Esta negación sería justamente aquello que se empeña Cézanne en satisfacer, sin
ninguna fórmula plástica (como en el primer período) la restitución imaginaria y
literaria del complicado deseo, o en la tercera, la referencia a una ley estricta y
trascendente de ordenar sus objetos sobre el soporte. Puede verse en esta pintura,
entonces, un extraño deseo: que el cuadro sea él mismo un objeto, que él no se dirige
como mensaje, amenaza, súplica, defensa, exorcismo, moralidad, alusión en una
relación simbólica, pero sí valdría como un objeto absoluto, libre de la relación
transferencial, indiferente al orden relacional, solamente activo en el orden energético,
en el silencio de los cuerpos. Este deseo da lugar a la emergencia de una nueva posición
del objeto a pintar. La denegación de la función transferencial, del lugar que ha de
ocupar en el drama de la castración, su puesta en circulación por el conjunto del cambio
simbólico, es una mutación de importancia: sugerimos que ella hace deslizar el objeto
pictórico desde una posición de tipo neurótico a una posición de tipo psicótico o
perverso – si es verdad que un objeto ocupara lo segundo, se presentara desprendido de
toda ley simbólica -; ella escapa a la regla de la diferencia de sexos de la castración, es
el asiento de manipulaciones masoquistas y sádicas; que el deseo es también, al mismo
tiempo, la búsqueda fascinante. El objeto fetiche concentra en sí estos trazos. Con cierta
razón, se podría aventurar a reconocerlos en los segundos productos de Cézanne, y sería
inevitable identificarlos sobre las obras del cubismo, de Klee, Kandinsky, el
abstraccionismo americano…
Y por ello seríamos capaces de comprender el suceso ulterior de Cézanne, su
importancia y, generalmente, el eco que va a reencontrar este desplazamiento del objeto
de la pintura a partir de los años 1900. Es como si el objeto a pintar súbitamente tuviera
una mutación que hemos señalado; cesa de ser un objeto referencial o representativo
para devenir como lugar de operaciones libidinales, engendrando una polimorfía
inescusable. Faltaría realizar la hipótesis que esto ocurre igualmente para otros objetos:
objetos producidos y consumidos, objetos para cantar y entender, objetos para amar.

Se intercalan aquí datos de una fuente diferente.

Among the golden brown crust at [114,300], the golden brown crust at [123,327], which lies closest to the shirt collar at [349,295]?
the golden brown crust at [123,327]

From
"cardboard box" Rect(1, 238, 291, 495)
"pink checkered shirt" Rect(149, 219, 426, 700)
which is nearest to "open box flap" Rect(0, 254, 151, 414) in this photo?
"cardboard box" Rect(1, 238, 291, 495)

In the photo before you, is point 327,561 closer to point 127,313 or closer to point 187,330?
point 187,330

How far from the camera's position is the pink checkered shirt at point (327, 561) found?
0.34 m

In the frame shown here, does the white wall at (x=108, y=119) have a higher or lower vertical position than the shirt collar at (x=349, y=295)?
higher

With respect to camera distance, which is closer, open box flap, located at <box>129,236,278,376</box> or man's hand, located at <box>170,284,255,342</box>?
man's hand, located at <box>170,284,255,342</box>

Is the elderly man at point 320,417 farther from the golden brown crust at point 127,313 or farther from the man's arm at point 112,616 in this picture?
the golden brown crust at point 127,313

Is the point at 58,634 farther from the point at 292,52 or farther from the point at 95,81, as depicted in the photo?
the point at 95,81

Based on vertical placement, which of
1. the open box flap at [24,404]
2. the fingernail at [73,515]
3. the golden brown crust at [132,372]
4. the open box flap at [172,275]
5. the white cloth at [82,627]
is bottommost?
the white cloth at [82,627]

Derechamente sugerimos que la verdadera transformación del capitalismo, sobre todo
en sus formas más recientes – digamos, en Europa occidental desde hace ya quince años
– imprime a los objetos que circulan en la sociedad, a todos sus objetos, pronto o
después (así como lo cree un economista un poco confiado en la impermeabilidad de sus
fronteras) sólo como objetos económicos; esto no es sólo por el “crecimiento” o el
“desarrollo” de las sociedades, sino que es el aniquilamiento de los objetos en tanto que
valores referenciales al deseo y a la cultura, y en su constitución en términos
indiferentes de un sistema que no deja fuera de sí, ninguna instancia en la cual estos
objetos que circulan en su seno puedan ser anclados: ni Dios, ni la naturaleza, ni la
necesidad, ni el mismo deseo de los “sujetos” suponen cambiarlo. El objeto pictórico de
Cézanne y de sus sucesores, por lo tanto, que tengan trato con la psicosis o la
perversión, son aún más análogos que el no parecido como objeto económico analizado
por Marx en El Capital o, por ejemplo, aún al objeto lingüístico constituido por la
lingüística estructural. Se ve así que habría que entenderse una estética centrada en la
economía libidinal, poniendo todo a la vez, situando al objeto cézanneano en su
verdadero lugar, dando la razón al enceguecer la estética de Freud – más atareado en
reparar la posición de un objeto neurótico -, y de tomar en cuenta este evento en el cual
estamos inmersos desde el inicio de este siglo: la ruina de la misma posición de los
diversos objetos sociales, la mutación del deseo acostado sobre las instituciones.
(Jean François Lyotard: Des dispositifs pulsionnels. Union Génerale d`Éditions, 1973. págs. 71-93).